- **Work task**:
In the entries that follow, find the line containing "Складаний кишеньковий ніж" and the line containing "Masters of Lightning Knives Chapter 127 - 42", then retype exactly the lines from the first through the second, pictures excluded.

- **Dataset entries**:
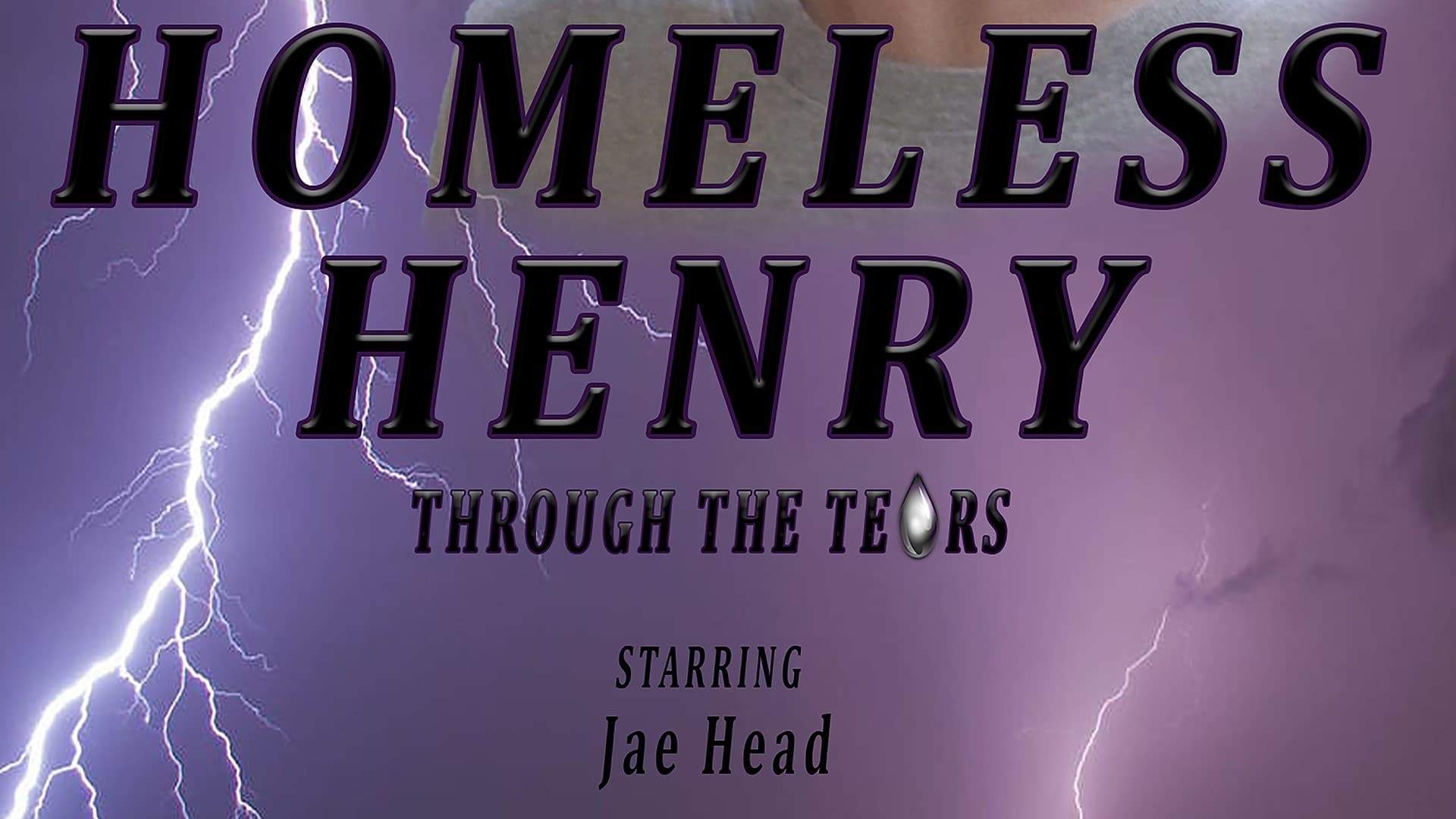 Backdrop for Homeless Henry: Through the Tears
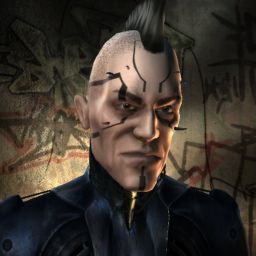 Vaygr — legacy portrait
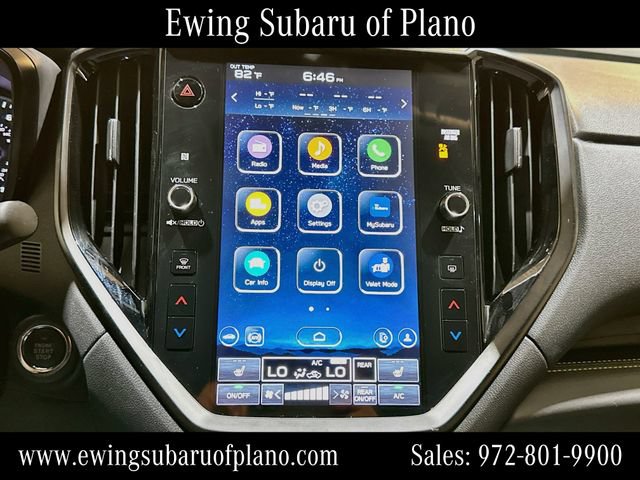 Used 2023 Subaru Ascent Onyx Edition AWD/4WD image 14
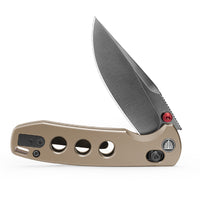 Складаний кишеньковий ніж Dragonfly-B Axis Lock EDC, лезо 2.99 дюйма зі сталі 14C28N, ручка G10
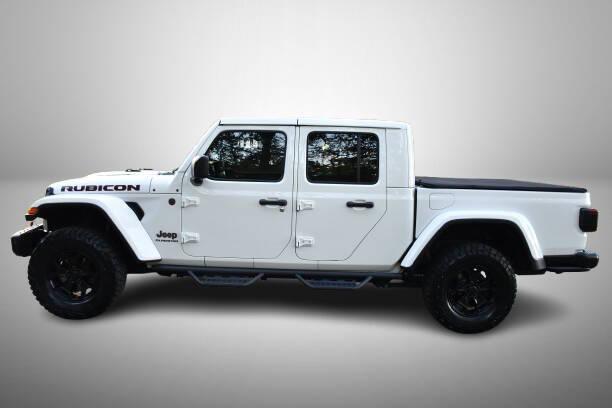 used 2020 Jeep Gladiator car, priced at $36,839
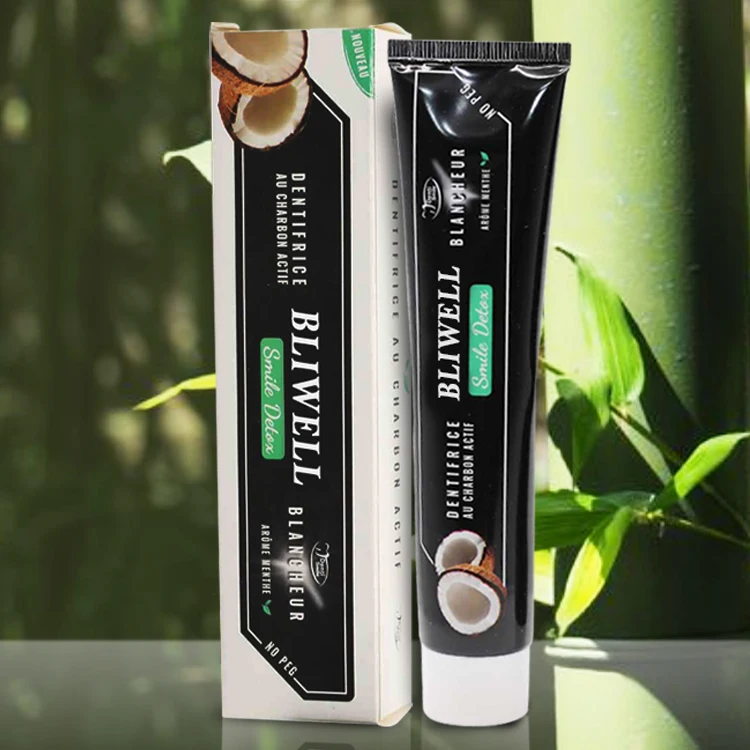 
Whitening toothpaste hot toothpaste in South American market 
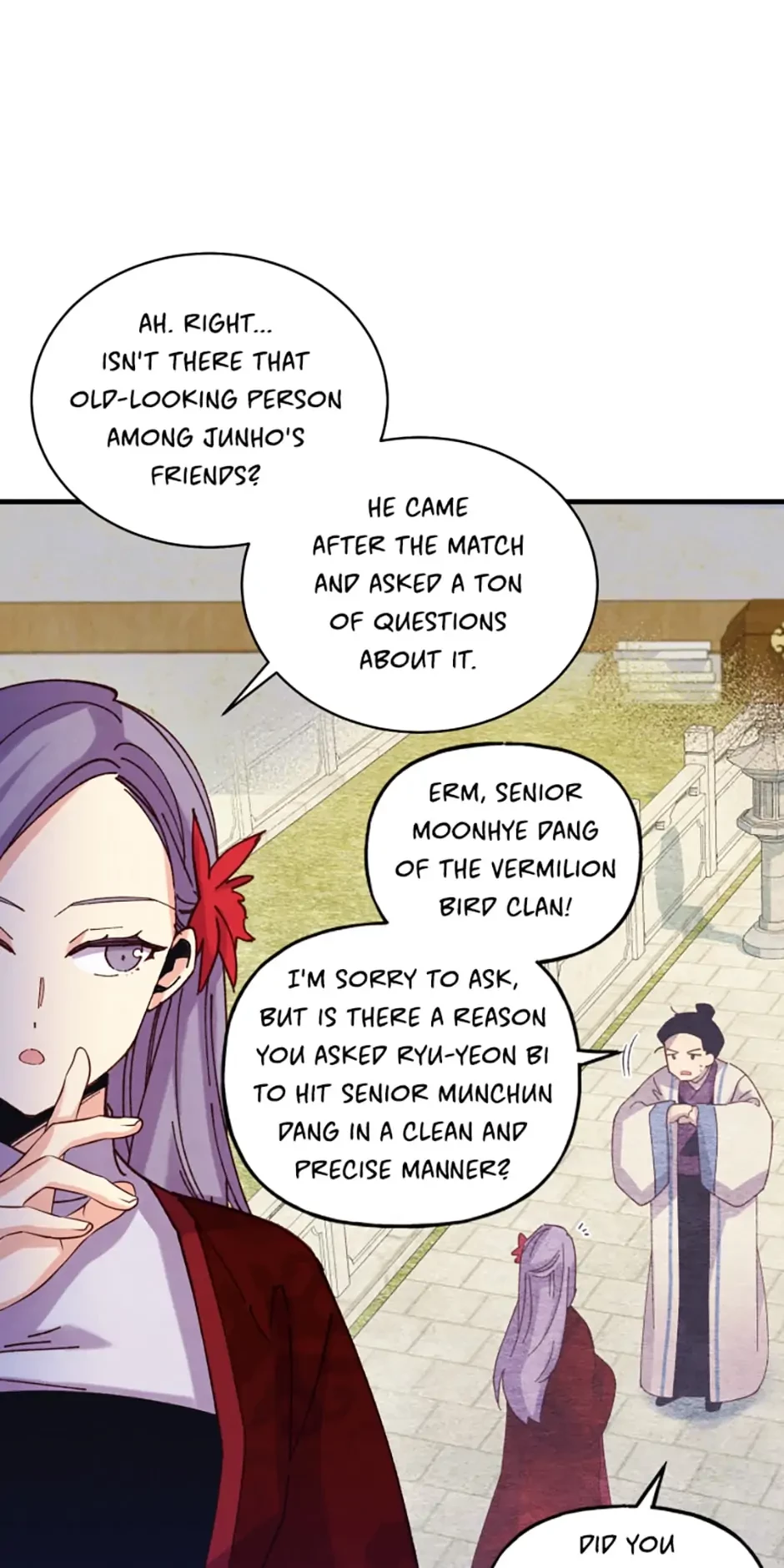 Masters of Lightning Knives Chapter 127 - 42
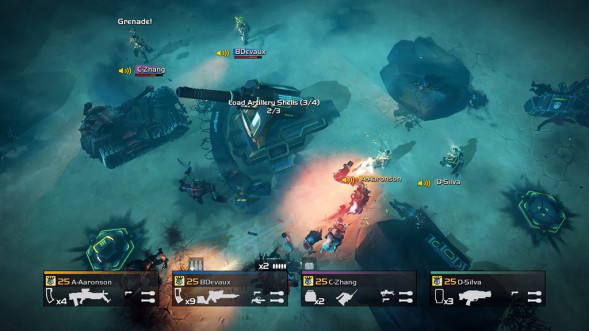 Игра Helldivers. Super-Earth Ultimate Edition [PS4, русские субтитры] в Севастополе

- **Result of the task**:
 Складаний кишеньковий ніж Dragonfly-B Axis Lock EDC, лезо 2.99 дюйма зі сталі 14C28N, ручка G10
 used 2020 Jeep Gladiator car, priced at $36,839
Whitening toothpaste hot toothpaste in South American market 
 Masters of Lightning Knives Chapter 127 - 42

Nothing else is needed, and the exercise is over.